# Petco Sand vs. Caribsea



## Sakura8 (May 12, 2011)

I need to redo a tank and use sand and I'd like to use a dark color. That pretty much leaves me with three options:
Black Beauty blasting sand (which is actually not sand but iron slag)
Caribsea Tahitian Moon sand
Petco brand sand

I'm more or less ruling out Black Beauty because it's iron slag, sharp and not inert. My problem with the Caribsea sand is that it may be too fine and compact too much around the roots of my plants. But I had a not so good experience with one 5 lb bag of Petco sand. I admit that it may have been my fault, however, because I didn't really rinse it but just poured a bit into the tank (it was for an excess of baby Malaysian Trumpet Snails). 

Sooo, my question is: has anyone used the black or dark red/brown Petco sand in large quantities and how has it worked? Has anyone used Caribsea sand in a heavily planted tank?

Are they any other kinds of dark colored sand out there? Has anyone used the new Seachem Fluorite sand? Does it leave soil deposits like regular Fluorite?

Feedback would be much appreciated.


EDIT: Upon closer research, it does appear that Tahitian Moon is not as fine as the previous Caribsea sand I had, Moonlight Sand. But I'd still really love feedback on everyone's sand experiences.


----------



## Tikibirds (May 26, 2011)

I have petco sand in blue, natural and grey. Its not as fine as say, beach sand, so when you add water it wont get all cloudy.

One five pound bag will cover a 10G but it wont be very thick.


















someone had a hard time with caribsea. I think it was silverfang?


----------



## Tikibirds (May 26, 2011)

I have petco sand in blue, natural and grey. Its not as fine as say, beach sand, so when you add water it wont get all cloudy.

One five pound bag will cover a 10G but it wont be very thick.


















someone had a hard time with caribsea. I think it was silverfang?


----------



## Sakura8 (May 12, 2011)

And you haven't had any problems with it, Tiki? The price, I think, is about the same for a 20lb bag of this and a 20lb bag of Tahitian Moon. I'll have to ask Silverfang which type of Caribsea she had.


----------



## Tikibirds (May 26, 2011)

nope, no problems at all. I dont have live plants though


----------



## JahBetta (Nov 5, 2011)

I've got a densely planted tank with Caribsea Instant Aquarium Tahitian Moon Sand.

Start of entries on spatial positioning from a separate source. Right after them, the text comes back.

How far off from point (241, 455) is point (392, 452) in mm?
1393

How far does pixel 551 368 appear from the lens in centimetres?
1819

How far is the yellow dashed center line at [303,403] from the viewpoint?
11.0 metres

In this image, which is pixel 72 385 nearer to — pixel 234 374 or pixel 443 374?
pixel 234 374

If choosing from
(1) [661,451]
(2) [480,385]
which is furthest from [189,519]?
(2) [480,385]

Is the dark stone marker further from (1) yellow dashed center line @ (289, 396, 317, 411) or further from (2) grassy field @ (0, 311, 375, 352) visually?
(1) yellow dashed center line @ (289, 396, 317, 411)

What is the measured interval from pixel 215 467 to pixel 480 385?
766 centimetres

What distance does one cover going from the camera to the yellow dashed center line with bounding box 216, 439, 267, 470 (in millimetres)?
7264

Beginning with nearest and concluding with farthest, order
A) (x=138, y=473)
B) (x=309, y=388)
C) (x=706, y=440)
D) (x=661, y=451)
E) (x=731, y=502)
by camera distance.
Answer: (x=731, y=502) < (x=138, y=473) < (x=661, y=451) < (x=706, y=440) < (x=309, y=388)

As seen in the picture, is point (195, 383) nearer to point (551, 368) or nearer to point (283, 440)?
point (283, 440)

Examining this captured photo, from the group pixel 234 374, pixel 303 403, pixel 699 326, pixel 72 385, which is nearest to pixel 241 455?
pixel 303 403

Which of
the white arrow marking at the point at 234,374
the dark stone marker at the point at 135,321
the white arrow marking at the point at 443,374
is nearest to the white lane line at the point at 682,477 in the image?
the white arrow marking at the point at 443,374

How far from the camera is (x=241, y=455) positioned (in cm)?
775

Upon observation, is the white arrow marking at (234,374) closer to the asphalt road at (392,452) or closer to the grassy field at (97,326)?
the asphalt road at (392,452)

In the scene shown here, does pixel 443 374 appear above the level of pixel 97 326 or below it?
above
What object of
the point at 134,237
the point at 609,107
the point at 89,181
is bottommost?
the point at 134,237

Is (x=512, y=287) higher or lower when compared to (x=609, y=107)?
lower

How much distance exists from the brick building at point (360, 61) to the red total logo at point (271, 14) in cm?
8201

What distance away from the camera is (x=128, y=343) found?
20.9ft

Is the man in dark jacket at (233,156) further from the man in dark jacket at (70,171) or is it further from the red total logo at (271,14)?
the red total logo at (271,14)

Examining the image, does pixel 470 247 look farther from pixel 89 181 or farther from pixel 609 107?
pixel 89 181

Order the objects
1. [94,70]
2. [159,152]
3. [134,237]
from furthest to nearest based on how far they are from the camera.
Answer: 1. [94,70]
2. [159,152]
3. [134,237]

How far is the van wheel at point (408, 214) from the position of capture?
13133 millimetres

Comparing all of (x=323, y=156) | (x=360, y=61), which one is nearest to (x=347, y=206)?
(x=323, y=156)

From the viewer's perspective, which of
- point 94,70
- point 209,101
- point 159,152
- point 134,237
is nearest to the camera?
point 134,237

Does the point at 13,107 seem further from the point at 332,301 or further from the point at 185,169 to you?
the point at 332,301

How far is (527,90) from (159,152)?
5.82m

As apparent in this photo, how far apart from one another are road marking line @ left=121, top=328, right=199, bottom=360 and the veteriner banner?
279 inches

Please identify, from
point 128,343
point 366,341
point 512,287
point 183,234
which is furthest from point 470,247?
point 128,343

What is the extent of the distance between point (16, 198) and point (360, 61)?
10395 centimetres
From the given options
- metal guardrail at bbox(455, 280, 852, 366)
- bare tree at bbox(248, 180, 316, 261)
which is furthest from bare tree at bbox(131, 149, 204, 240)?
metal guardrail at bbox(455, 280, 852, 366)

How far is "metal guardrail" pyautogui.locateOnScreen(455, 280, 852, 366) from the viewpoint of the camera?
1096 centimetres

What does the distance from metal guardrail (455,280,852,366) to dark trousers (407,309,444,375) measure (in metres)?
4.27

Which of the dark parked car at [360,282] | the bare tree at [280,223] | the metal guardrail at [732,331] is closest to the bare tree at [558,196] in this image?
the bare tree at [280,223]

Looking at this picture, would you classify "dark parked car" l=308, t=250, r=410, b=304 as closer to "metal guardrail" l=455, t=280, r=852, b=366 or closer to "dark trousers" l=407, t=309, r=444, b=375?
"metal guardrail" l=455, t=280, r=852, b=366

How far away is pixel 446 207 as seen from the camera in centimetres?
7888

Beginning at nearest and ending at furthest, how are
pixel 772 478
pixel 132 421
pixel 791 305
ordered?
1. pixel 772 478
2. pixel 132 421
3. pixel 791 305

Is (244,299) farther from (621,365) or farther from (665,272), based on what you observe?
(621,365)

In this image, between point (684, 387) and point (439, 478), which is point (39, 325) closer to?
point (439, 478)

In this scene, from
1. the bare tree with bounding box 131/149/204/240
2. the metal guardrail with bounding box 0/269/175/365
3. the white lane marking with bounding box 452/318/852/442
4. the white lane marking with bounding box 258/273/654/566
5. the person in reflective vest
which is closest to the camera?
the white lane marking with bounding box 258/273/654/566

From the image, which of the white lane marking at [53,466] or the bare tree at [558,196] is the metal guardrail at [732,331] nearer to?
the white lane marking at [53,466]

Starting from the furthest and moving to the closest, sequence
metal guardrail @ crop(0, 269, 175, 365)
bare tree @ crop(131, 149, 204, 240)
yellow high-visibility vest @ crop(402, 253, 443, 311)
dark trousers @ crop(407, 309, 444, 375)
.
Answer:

No problems with plants at all; the crypts, anubias, swords, cambomba, rotala waliichii, anarchis, they all love it from what I can see. There might be a little problem with the Eleocharis Belem right now (dwarf hairgrass) but I think it is just taking longer to get acclimated.

IMO, I'd go with TMS, especially for a nice feel. It's an extremely dark and nice shade of black that contrasts driftwood and plants / fish really well.


----------



## Sakura8 (May 12, 2011)

Thank you for the suggestion, JahBetta. At this point, that's kind of what I'm leaning toward just because I haven't had much luck with Petco brand products - one of their silk plants leaked dye into the tank, someone else had one of their heaters leak chemicals into the water and kill a betta . . . 

My dwarf hairgrass didn't even like my tank with Seachem Fluorite so I'm not even going to bother with it when I switch over to all sand. 

I'm hoping the dark substrate makes the colors on my rummynoses show up more. All I see are red snouts and the rest of the body blends in with the tan sand.


----------